Throughout the pandemic, we’ve seen the spirit of Greater Manchester shine through, as communities rally together to help each other, and people have volunteered in their droves to help and support those who need it most.  

It is this spirit that has strengthened Greater Manchester’s focus and determination to look out for those who are struggling, support those who are isolated, and protect those who are most vulnerable.

Greater Manchester’s commitment to collaboration and working in partnership across public services and the voluntary, community and social enterprise sector has always been strong, but even more so during this pandemic.

As lockdown began, and people were staying at home more, we recognised early on that home isn’t a safe place for everyone. For some, this meant being trapped at home with their abuser, potentially cut off from existing support networks. In response, we knew that we had to do things differently to make sure support services were still available and accessible during this time.

Against a backdrop of national media reporting rises in domestic abuse cases, the reality is that we haven’t yet seen an increase in calls for help to police or support services in Greater Manchester. As the majority of crime types have reduced during lockdown, reports of domestic abuse have remained relatively static.

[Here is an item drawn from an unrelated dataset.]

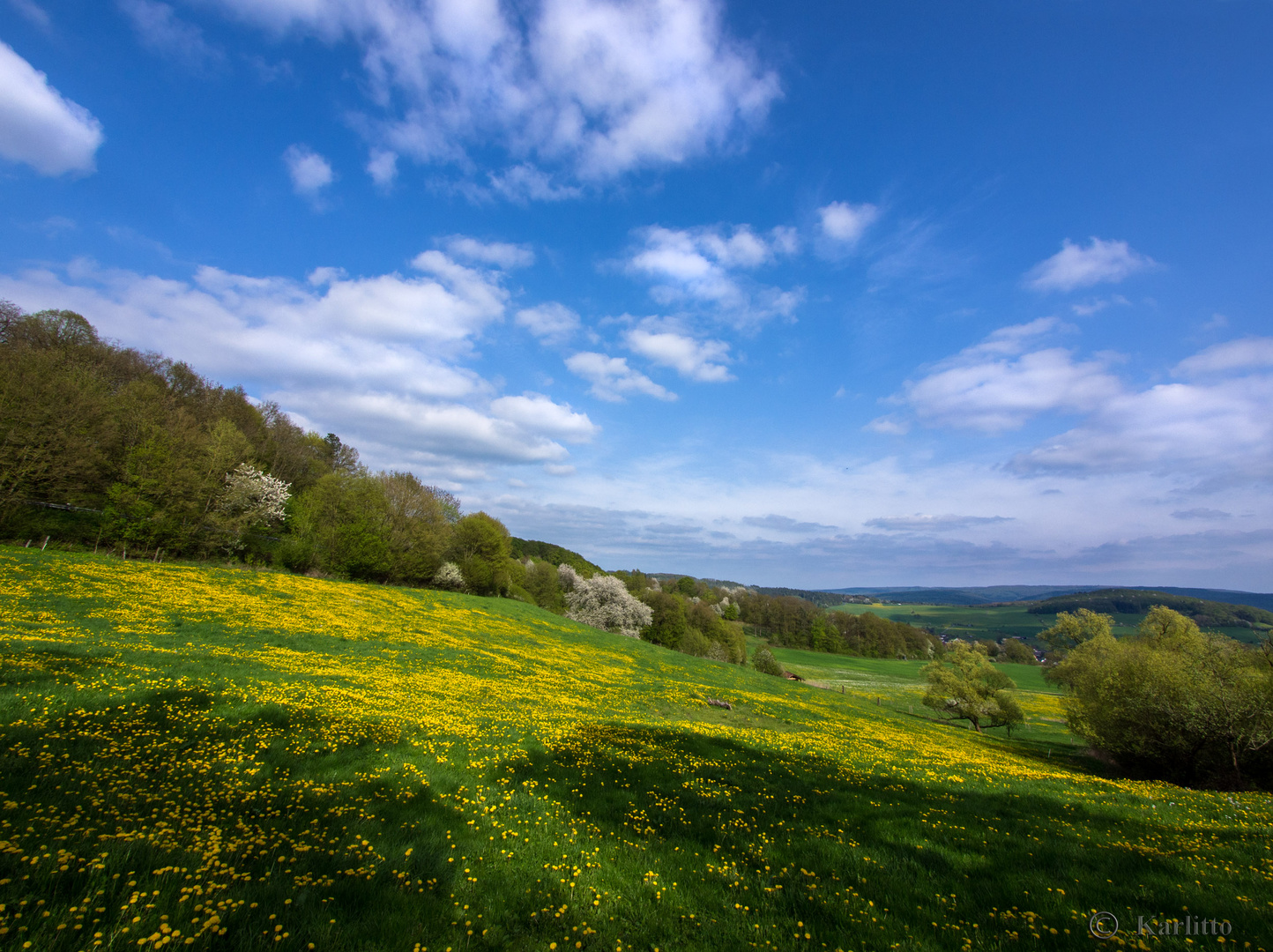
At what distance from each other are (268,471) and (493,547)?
3451 cm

But that’s not to say we are complacent, and I am concerned about the potential hidden victims of domestic abuse who may not be able to reach out for help. Sadly, there have been three domestic abuse homicides during lockdown and that is concerning for me, the police and partner agencies.

That’s why we’re continuing to closely monitor the issue. The Greater Manchester Domestic Abuse Partnership Board has been coming together virtually to ensure the right measures are in place to respond, working across multiple sectors including health, housing and education. This includes working with schools to continue offering immediate support to children and young people who have experienced domestic abuse, producing guidance for GPs, and securing additional emergency accommodation places for women fleeing abuse.

The victim services reassurance and resilience forum was also swiftly established as part our response to COVID-19. This group brings together commissioned services across Greater Manchester to monitor demand and need, and respond to emerging concerns and issues.

I have also called on the Government to make sure that police and support services have the resources they need to keep people safe from abuse. As I write this blog, we are awaiting the announcement of Home Office grant funding, which my office will allocate to services to provide additional vital support to victims and survivors of domestic and sexual violene. This additional funding is of course welcome, but it’s not enough and will only cover six months when it’s clear that a longer-term approach is needed to deal with the evolving challenges of this pandemic. What we need is a much stronger, cross-Government response from ministers and I will continue to be that strong voice for victims on this issue.

Even before the pandemic, the police, partner agencies and I have focussed on protecting  those who are vulnerable, as set out in the Standing Together Police and Crime Plan. This includes:

  • Additional investment in tackling drug-related crime and disorder, working with Greater Manchester Police and Manchester Metropolitan University to establish a Greater Manchester Emerging Drug Trends Survey. This will help strengthen the intelligence around emerging drug use trends and changes to drug markets, to enhance our established Drugs Early Warning System, which is already regarded as national best practice.
  • Strengthening our response to cybercrime, to support vulnerable victims and help prevent them becoming repeat victims. GMP’s Cyber and Economic Crime Awareness Service (CECAS), for example, has helped more than 3,000 victims of fraud since it was launched in 2017. The service mainly supports vulnerable adults and older people, and is complemented by the Senior Scambusters initiative, a group of volunteers, aged 65 and over, who engage with our older residents in a bid to keep them safe.

Protecting vulnerable children also continues to be a priority across Greater Manchester, driven through the work of Challenger – our multi-agency response to serious and organised crime - and the work of the Greater Manchester Violence Reduction Unit, which was established in October 2019.

Work to safeguard children and young people and target perpetrators has not stopped during the pandemic, as police respond to the different ways criminals are operating, and partners and services adapt their ways of working, including online engagement and 1-2-1 sessions where necessary, whilst adhering to social distancing. Services remain ready and able to support children and young people, and their families during the COVID-19 pandemic and beyond.

As lockdown restrictions start to ease, we anticipate more people will start to reach out for help and support. The police, community safety partners and support services are continuously adapting the way they work to make sure that help and support is in the right place at the right time, so nobody has to suffer in silence.